The Convention Committee on Rules took a number of steps on Friday to weaken the power of state conventions and state parties, while consolidating the power of presidential candidates in the nominating process. Some of the changes — to require that delegations from statewide caucuses and primaries to the convention adhere to the will of voters — weakened the hand of insurgent-type candidates but have been well received by the committee. But a change allowing presidential candidates the right to vet their own delegates to the national convention has many state party officials up in arms — and they are planning to bring it to the convention floor.
The change, pushed by the Romney campaign's top lawyer Ben Ginsburg originally allowed candidates to select all the delegates bound to them in state contests.

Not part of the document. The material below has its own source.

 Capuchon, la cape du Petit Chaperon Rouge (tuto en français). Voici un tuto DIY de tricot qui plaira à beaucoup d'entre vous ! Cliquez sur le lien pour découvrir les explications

Now it allows candidates to refuse the delegate, requiring another in his or her stead to be selected by the state.
"The bottom line is that the change adopted today essentially allows the Presidential campaigns to pick there own delegates, which makes it a complete insider's ballgame and allows a bunch of Washington D.C. consultants to decide who does and doesn't get to be a delegate," said South Carolina delegate Drew McKissick.
McKissick is leading an effort to bring a "minority report" to the convention floor on Monday — essentially offering an amendment stripping the Ginsberg-backed changes from the Party rules and giving candidates no rights with respect to their delegates. The provision would also reinstate language requiring that all primaries and caucuses held before April 1 bind delegates proportionally, rather than winner-take-all — a measure to elongate the primary process.
McKissick told BuzzFeed late Friday that he has the votes to bring the minority report to the floor, setting the stage for debate and a vote on the rules changes on Monday.
The incident highlights the at-times tenuous grip Romney has on the grassroots and political organizations of his party. The coalition opposing the amendment includes Ron Paul supporters and state party officials who see the effort as overreach by national campaigns into the workings of their state.
One delegate raised the possibility of calling for a time-consuming roll call vote on the issue, which would require a majority of the delegations of six states.